### Direction
Could you reproduce the material below word for word, from the line containing "Looking at the" down to the line containing "What is the distance of", with both of those lines included?

### Material for this exercise

------------------------------

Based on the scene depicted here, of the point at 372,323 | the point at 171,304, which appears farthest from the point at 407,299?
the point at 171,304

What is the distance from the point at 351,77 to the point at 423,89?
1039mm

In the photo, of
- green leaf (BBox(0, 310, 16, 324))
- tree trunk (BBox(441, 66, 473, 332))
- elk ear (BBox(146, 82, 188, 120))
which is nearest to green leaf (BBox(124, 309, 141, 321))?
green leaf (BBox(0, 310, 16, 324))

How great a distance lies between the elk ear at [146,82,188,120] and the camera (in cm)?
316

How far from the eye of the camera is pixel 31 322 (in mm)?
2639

------------------------------

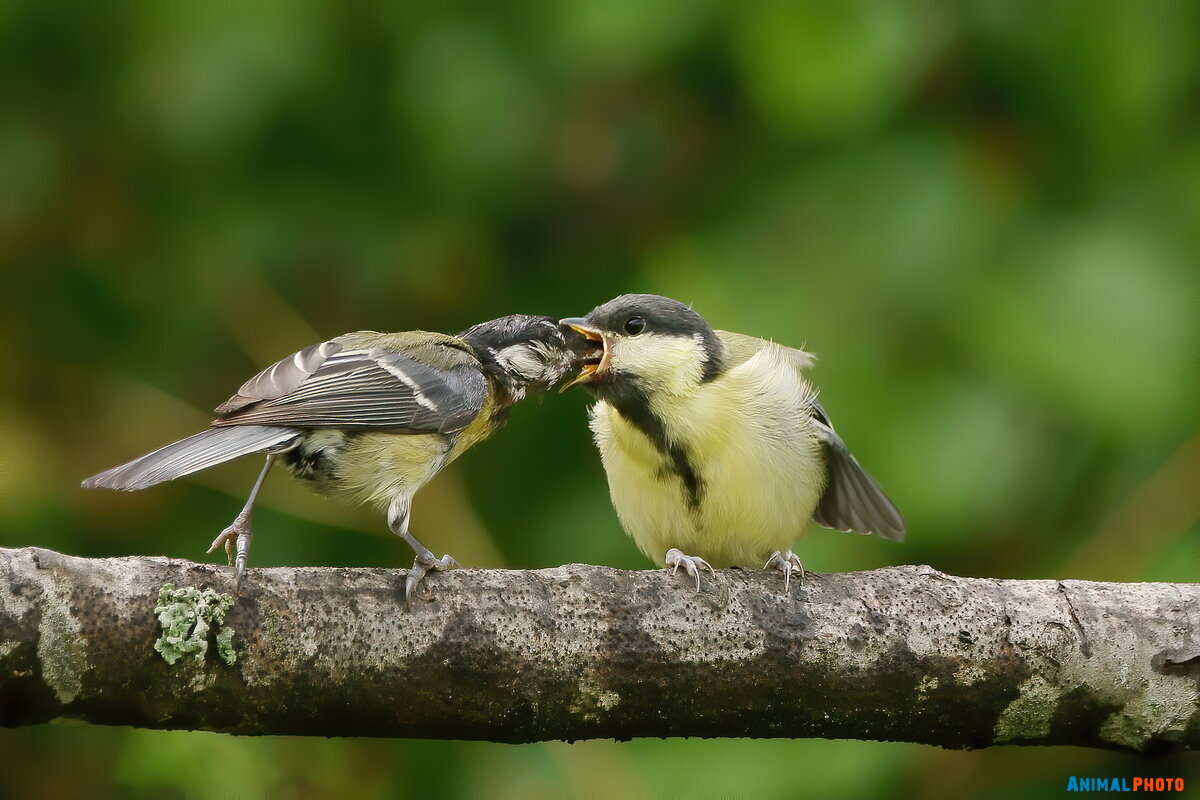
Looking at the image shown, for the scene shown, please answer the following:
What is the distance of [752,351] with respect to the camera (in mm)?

------------------------------

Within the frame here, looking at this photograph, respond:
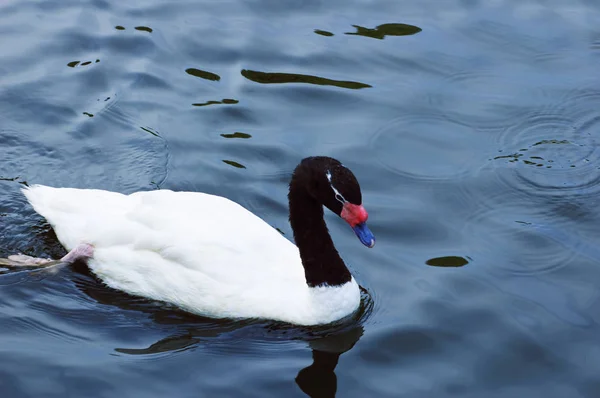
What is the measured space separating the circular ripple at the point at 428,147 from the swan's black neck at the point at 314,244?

------------------------------

### Answer
Looking at the image shown, for the scene shown, please answer the following:
What is the distance of [752,351] with respect to the camera (in mm)?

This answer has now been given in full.